═════ Document segment ═════
Latvia v Finland - 2018 IIHF Ice Hockey World Championship Photo by Martin Rose/Getty Images

After a whirlwind four games in five days, the 2018 NHL Prospect Tournament in Traverse City, MI, has now come to an end.

The annual tournament (and other special prospect events, such as the Young Stars Classic) has grown a lot over the years in terms of popularity and importance, and for good reason. Drafting prospects is one thing; actually developing them into NHL talent is another. While it is but a single stepping stone on an otherwise long and winding path, the NHL Prospect Tournament provides an effective benchmark for many of hockey’s top young talents.

The Dallas Stars are a consistent participant in the Traverse City tourney, and this year the franchise brought one of their most intriguing and impressive rosters. While the team only finished in 5th place out of eight teams, they played a lot better than their final placement would suggest, running up the scoreboard in their two wins and losing by narrow margins (including a few unlucky posts at key times) in their two losses.

Perhaps more importantly, however, many of the Stars’ prospects had impressive individual performances, helping onlookers to get a better understanding of just how far along each of them are in their particular development paths, for both areas of strength and areas of weakness.

Here now is a more detailed look at how some specific Stars prospects performed, as well as further analysis about what these performances might mean for their upcoming 2018-19 seasons and beyond.
═════ Material shown ═════
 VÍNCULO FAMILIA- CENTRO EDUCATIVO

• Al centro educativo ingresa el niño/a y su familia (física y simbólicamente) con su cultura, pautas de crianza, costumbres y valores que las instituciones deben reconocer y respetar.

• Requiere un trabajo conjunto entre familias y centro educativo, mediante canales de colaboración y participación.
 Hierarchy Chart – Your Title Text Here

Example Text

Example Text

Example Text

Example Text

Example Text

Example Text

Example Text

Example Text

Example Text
═════
═════ Material shown ═════
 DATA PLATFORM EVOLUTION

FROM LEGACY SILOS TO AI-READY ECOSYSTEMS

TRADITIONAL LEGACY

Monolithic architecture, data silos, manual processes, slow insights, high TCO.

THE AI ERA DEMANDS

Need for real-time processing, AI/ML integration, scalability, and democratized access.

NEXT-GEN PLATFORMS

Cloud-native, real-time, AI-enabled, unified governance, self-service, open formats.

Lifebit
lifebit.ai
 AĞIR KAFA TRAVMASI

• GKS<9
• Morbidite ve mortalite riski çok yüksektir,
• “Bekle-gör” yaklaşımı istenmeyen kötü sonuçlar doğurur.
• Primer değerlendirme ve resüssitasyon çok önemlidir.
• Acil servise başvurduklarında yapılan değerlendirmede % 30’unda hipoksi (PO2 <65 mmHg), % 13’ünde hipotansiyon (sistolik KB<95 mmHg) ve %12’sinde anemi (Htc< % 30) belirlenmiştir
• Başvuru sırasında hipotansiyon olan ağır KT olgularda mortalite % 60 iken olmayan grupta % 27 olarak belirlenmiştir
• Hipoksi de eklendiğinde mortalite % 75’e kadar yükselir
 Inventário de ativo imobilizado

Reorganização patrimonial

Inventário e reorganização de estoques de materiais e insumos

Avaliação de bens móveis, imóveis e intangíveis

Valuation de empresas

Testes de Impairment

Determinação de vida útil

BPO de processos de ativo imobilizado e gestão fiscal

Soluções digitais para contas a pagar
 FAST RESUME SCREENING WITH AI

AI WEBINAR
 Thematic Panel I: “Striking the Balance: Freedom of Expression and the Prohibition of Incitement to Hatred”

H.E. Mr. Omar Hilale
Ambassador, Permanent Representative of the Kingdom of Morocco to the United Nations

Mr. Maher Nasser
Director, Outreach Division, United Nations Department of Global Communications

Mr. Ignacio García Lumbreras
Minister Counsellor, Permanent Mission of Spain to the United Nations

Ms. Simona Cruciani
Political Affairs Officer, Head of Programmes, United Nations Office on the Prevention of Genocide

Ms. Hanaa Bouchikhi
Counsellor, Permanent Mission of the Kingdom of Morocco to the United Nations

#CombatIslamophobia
═════
Quote the tournament passage word for word, starting at "Here now is" and ending at "seasons and beyond.". The lines have no connection to the passage on the 2018 NHL Prospect Tournament.

Here now is a more detailed look at how some specific Stars prospects performed, as well as further analysis about what these performances might mean for their upcoming 2018-19 seasons and beyond.